# Given exercise 1
Put into a JSON list of strings the lines of the records, starting with the line containing "What is the physical" and continuing through the last line of the records. Use one string per line and omit blank lines.

───── Text shown ─────

And my shader looks like this:

shader_type spatial;

uniform vec3 blank_col = vec3(0, 0, 0);

varying vec3 color_one;
varying vec3 color_two;
varying vec3 color_three;

varying float v_id_one;
varying float v_id_two;
varying float v_id_three;

// barycentric coordinates
varying vec3 bc;

// Noise function by Morgan McGuire https://www.shadertoy.com/view/4dS3Wd
float hash(float p) { p = fract(p * 0.011); p *= p + 7.5; p *= p + p; return fract(p); }
float hash2(vec2 p) {vec3 p3 = fract(vec3(p.xyx) * 0.13); p3 += dot(p3, p3.yzx + 3.333); return fract((p3.x + p3.y) * p3.z); }

// Noise function by Morgan McGuire https://www.shadertoy.com/view/4dS3Wd
float noise(float x) {
    float i = floor(x);
    float f = fract(x);
    float u = f * f * (3.0 - 2.0 * f);
    return mix(hash(i), hash(i + 1.0), u);
}

// Noise function by Morgan McGuire https://www.shadertoy.com/view/4dS3Wd
float fbm(float x) {
	float v = 0.0;
	float a = 0.5;
	float shift = float(100);
	for (int i = 0; i < 5; ++i) {
		v += a * noise(x);
		x = x * 2.0 + shift;
		a *= 0.5;
	}
	return v;
}

float large_wave(float x, float offset) {
	float amplitude = 1.0;
	float period = 4.0;
	return sin(x + offset) * sin(period * 2.0 * x + offset * 2.0) * amplitude;
}

float noisy_detail(float x, float offset) {
	return fbm(6.0*x + offset);
}

float mid_pass_filter(float x) {
	return sin(3.0 * x) * 0.05;
}

float bias(float x, float offset) {
	return mid_pass_filter(x) * (large_wave(x, offset)/2.0 + noisy_detail(2.0*x, offset-1.0));
}

void vertex() {
	if (UV2.x == 1.0) {
		bc = vec3(1.0, 0, 0);
		color_one = COLOR.rgb;
		color_two = blank_col;
		color_three = blank_col;
		v_id_one = UV.x;
		v_id_two = 0.0;
		v_id_three = 0.0;
	}
	else if (UV2.y == 1.0) {
		bc = vec3(0, 1.0, 0);
		color_one = blank_col;
		color_two = COLOR.rgb;
		color_three = blank_col;
		v_id_one = 0.0;
		v_id_two = UV.x;
		v_id_three = 0.0;
	}
	else {
		bc = vec3(0, 0, 1.0);
		color_one = blank_col;
		color_two = blank_col;
		color_three = COLOR.rgb;
		v_id_one = 0.0;
		v_id_two = 0.0;
		v_id_three = UV.x;
	}
}

void fragment() {
	// Reconstruct individual vertex colors
	vec3 col_one = color_one * (1.0/bc.x);
	vec3 col_two = color_two * (1.0/bc.y);
	vec3 col_three = color_three * (1.0/bc.z);

	// Reconstruct individual vertex IDs
	float id_one = v_id_one * (1.0/bc.x);
	float id_two = v_id_two * (1.0/bc.y);
	float id_three = v_id_three * (1.0/bc.z);

	// Act separately on each min-triangle
	if (bc.x <= bc.y && bc.x <= bc.z) {
		// x min, therefore blend between y and z
		float half = (bc.y + bc.z)/2.0;
		float t = bc.x * 3.0;  // Scales boundary length to [0.0, 1.0] interval
		float k = (id_two + id_three)*id_one;
		float bias_yz = bias(t, k);
		if (bc.y - bias_yz < half) {
			ALBEDO = col_three;
		}
		else {
			ALBEDO = col_two;
		}
	}
	if (bc.y <= bc.x && bc.y <= bc.z) {
		// y min, therefore blend between x and z
		float half = (bc.x + bc.z)/2.0;
		float t = bc.y * 3.0;
		float k = (id_one + id_three) * id_two;
		float bias_xz = bias(t, k);
		if (bc.x + bias_xz < half) {
			ALBEDO = col_three;
		}
		else {
			ALBEDO = col_one;
		}
	}
	if (bc.z <= bc.x && bc.z <= bc.y) {
		// z min, therefore blend between x and y
		float half = (bc.x + bc.y)/2.0;
		float t = bc.z * 3.0;
		float k = fbm(id_one + id_two)+TIME;
		float bias_xy = bias(t, k);
		if (bc.x - bias_xy < half) {
			ALBEDO = col_two;
		}
		else {
			ALBEDO = col_one;
		}
	}

}

In the MeshInstance code the result looks fine if UV.x values are: 100.0, 200.0, 300.0 for example. However if vertex 3's UV.x gets too large then the result starts to look fuzzy and eventually it breaks completely. I wondered if the case was float instability when reconstructing vertex IDs, and it seems like this may well be a problem.

───── Records for the task ─────

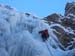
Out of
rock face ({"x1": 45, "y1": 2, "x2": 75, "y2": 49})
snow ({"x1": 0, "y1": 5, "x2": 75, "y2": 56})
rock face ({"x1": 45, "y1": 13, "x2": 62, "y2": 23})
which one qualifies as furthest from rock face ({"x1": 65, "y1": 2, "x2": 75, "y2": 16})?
snow ({"x1": 0, "y1": 5, "x2": 75, "y2": 56})

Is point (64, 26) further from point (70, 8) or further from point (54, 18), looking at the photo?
point (70, 8)

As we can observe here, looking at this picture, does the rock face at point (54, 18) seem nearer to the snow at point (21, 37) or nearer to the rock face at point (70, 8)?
the rock face at point (70, 8)

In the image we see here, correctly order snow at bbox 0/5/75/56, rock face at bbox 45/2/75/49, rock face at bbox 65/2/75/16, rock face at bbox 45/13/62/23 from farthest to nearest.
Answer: rock face at bbox 65/2/75/16 → rock face at bbox 45/13/62/23 → rock face at bbox 45/2/75/49 → snow at bbox 0/5/75/56

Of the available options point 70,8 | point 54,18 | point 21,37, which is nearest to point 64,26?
point 54,18

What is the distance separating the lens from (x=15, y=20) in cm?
742

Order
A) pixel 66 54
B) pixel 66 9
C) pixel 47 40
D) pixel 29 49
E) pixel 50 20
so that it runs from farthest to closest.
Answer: pixel 66 9
pixel 50 20
pixel 66 54
pixel 47 40
pixel 29 49

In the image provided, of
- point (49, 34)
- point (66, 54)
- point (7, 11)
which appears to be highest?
point (7, 11)

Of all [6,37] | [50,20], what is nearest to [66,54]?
[6,37]

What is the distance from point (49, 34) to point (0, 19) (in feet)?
4.04

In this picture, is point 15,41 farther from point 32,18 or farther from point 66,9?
point 66,9

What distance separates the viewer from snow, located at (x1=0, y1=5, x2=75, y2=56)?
276 inches

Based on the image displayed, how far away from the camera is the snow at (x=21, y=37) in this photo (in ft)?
23.0

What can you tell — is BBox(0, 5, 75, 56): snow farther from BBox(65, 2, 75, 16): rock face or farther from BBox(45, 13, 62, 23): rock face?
BBox(65, 2, 75, 16): rock face

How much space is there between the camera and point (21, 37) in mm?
7105
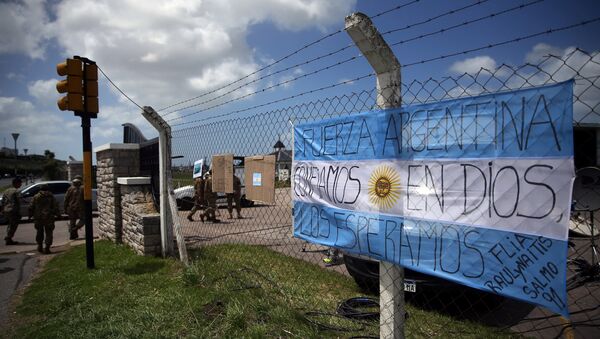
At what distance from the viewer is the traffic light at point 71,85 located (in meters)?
6.68

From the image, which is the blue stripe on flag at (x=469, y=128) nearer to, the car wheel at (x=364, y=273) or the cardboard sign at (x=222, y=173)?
the car wheel at (x=364, y=273)

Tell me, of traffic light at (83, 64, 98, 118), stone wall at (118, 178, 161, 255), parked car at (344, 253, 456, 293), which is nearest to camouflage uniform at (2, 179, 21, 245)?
stone wall at (118, 178, 161, 255)

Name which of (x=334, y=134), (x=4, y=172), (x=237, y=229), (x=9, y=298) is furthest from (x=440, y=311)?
(x=4, y=172)

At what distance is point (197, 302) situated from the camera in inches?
175

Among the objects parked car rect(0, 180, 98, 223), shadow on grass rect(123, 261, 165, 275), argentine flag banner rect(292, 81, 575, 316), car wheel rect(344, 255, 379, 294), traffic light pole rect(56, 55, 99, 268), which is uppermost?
traffic light pole rect(56, 55, 99, 268)

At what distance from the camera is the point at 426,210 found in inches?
94.7

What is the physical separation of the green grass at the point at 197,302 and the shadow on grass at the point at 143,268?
2 centimetres

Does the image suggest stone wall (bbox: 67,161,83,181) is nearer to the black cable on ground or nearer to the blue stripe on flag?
the black cable on ground

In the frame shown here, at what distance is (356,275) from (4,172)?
78.7m

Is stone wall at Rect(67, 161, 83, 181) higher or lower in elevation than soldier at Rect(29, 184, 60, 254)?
higher

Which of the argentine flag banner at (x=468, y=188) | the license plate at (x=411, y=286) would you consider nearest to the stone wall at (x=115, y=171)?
the license plate at (x=411, y=286)

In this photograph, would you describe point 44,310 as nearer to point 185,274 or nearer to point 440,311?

─────

# Given exercise 2
Answer these questions about the shader post:
(a) What default value is assigned to the uniform blank_col?
(b) How many times does the loop in the fbm function run?
(c) Which UV.x values are given as an example for which the result looks fine?

# Response 1
[
  "What is the physical separation of the green grass at the point at 197,302 and the shadow on grass at the point at 143,268?",
  "2 centimetres",
  "Does the image suggest stone wall (bbox: 67,161,83,181) is nearer to the black cable on ground or nearer to the blue stripe on flag?",
  "the black cable on ground",
  "In the frame shown here, at what distance is (356,275) from (4,172)?",
  "78.7m",
  "Is stone wall at Rect(67, 161, 83, 181) higher or lower in elevation than soldier at Rect(29, 184, 60, 254)?",
  "higher",
  "Which of the argentine flag banner at (x=468, y=188) | the license plate at (x=411, y=286) would you consider nearest to the stone wall at (x=115, y=171)?",
  "the license plate at (x=411, y=286)",
  "In this photograph, would you describe point 44,310 as nearer to point 185,274 or nearer to point 440,311?"
]

# Response 2
(a) vec3(0, 0, 0)
(b) 5 times
(c) 100.0, 200.0, 300.0